Выбрать главу

Предположив в свою очередь эффективность воспитания, мы должны будем признать, что не природа определяет развитие и жизнь человека, что, следовательно, не ее следует брать за основу. Напрашивается вывод, что природа и цивилизация, природа и культура, природа и воспитание вообще не пересекаются.

Надо сказать, что в связи с этим противоречием возникает возможность еще одного парадоксального заключения, которое и сделал Руссо, навлекший на себя, подобно Гельвецию, гнев прежних единомышленников. Это было заключение об отрицательном воздействии цивилизации на первоначальные, «природные» свойства человека. Казалось бы, оно совершенно противоречит постулатам просветителей относительно необходимости развития науки и искусства (в связи с чем многие исследователи не решаются вообще относить Руссо к просветителям). Но такой вывод опять-таки с неизбежностью вытекает из основного тезиса Просвещения о том, что человек — это «естественное существо», от природы обладающее всеми талантами, желаниями и потребностями. Ведь Руссо вовсе не отрицает воспитания («просвещения») как такового, недаром «Эмиль» носит подзаголовок «О воспитании». Однако он считает, что воспитывать («просвещать») человека следует только в соответствии с его «здоровой», «естественной», т. е. фактически индивидуально-атомарной, природой. То же, что относится к воспитанию эстетических теоретико-научных и прочих общественных способностей, им отвергается. При этом в движении французского Просвещения, пожалуй, не было мыслителя, более, чем Руссо, ориентирующегося на общественную природу человека (не случайно именно ему принадлежит «Общественный договор»), недаром вся французская буржуазная революция осуществлялась под знаком его идей. Это — парадокс, но не одного Руссо. Это — парадокс века.

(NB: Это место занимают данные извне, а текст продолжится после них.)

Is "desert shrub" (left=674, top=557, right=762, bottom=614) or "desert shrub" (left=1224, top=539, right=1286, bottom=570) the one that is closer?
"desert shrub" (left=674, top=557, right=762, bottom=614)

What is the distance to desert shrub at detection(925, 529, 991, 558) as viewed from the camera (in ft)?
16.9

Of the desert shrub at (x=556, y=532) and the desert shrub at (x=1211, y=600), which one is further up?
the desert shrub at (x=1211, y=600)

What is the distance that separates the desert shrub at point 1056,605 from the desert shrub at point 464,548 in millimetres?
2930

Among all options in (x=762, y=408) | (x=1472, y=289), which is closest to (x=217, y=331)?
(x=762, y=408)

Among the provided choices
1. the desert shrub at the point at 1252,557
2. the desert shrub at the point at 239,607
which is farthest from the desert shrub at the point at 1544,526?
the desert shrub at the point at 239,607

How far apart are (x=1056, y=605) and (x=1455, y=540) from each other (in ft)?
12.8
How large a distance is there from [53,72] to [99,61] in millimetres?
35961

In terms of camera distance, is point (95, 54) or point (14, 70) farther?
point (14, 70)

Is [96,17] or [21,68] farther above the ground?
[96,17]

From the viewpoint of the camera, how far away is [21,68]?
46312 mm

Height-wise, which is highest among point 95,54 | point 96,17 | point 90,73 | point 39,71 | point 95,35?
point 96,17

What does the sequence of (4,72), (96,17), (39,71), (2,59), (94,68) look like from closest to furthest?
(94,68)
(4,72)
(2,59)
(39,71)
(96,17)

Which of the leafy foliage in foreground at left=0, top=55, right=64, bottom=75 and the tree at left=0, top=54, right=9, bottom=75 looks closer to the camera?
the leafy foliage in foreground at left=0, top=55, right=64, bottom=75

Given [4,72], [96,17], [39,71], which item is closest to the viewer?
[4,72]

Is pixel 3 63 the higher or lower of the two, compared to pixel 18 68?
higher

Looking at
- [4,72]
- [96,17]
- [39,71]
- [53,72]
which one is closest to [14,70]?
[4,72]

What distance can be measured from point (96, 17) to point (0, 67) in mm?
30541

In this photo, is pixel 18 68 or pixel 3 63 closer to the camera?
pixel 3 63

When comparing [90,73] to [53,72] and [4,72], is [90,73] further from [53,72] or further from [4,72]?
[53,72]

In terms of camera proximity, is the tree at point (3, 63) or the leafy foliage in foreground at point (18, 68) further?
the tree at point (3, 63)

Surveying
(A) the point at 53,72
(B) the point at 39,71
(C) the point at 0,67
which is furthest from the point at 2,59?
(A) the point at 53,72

Точно так же как Гельвеций довел до логического завершения индивидуалистически-атомарное понимание человеческой природы (следствием чего и стало возвышение личного интереса над общественным), Руссо логически завершает это толкование «природы», признавая единственно правильным воспитанием то, которое соответствует опять-таки индивидуалистически-физиологическим желаниям и потребностям. Но поскольку двойственность человеческой природы (что признавал сам Руссо) проявляется в неустранимой двойственности воспитания, то не сказалось ли отрицание Руссо науки, искусства, культуры в широком смысле слова, т. е. просвещения, ориентированного на «социальные чувства», в крахе его воспитательной системы, в частности в «Новой Элоизе»? Ведь все ее герои в итоге оказываются несчастными и начинают вести, мягко выражаясь, не совсем нравственный образ жизни, хотя их воспитание шло как будто по строго правильным, с точки зрения Руссо, канонам.

Любопытно, что и Гельвеций, и Руссо замечают свои парадоксы, прямо употребляя именно этот термин, но только Дидро, повторяем, рассматривает их как неустранимую характеристику мышления своей эпохи.

Кажется, что он разделяет с Гельвецием мнение о том, что основой морали является физическая природа индивида, его стремление к удовлетворению своих потребностей, т. е. его личный интерес. Часто он говорит об этом почти в таких же выражениях, как Гельвеций. Но вот он подвергает систематическому анализу книги Гельвеция и видит, что ему приходится возражать почти против любого пункта. Постепенно он приходит не только к отрицанию личного интереса, но даже к отрицанию «физической чувствительности» в качестве основы жизни человека и его морали, ибо в противном случае все собственно человеческие свойства ставятся под сомнение. Дидро отмечает, например, что, по мнению Гельвеция, интерес оказывается «мерилом порядочности». Согласно Дидро, это парадокс, который «ложен и опасен», ибо в нашем существовании, в нашей жизни, в нашей чувствительности «можно найти действенную основу справедливого и несправедливого, понятие о котором потом меняется на сотни тысяч разных ладов под влиянием общего и частного интереса» (3, 2, 112–113). С течением времени идея справедливости претерпевает изменения, но все же сущность ее неизменна.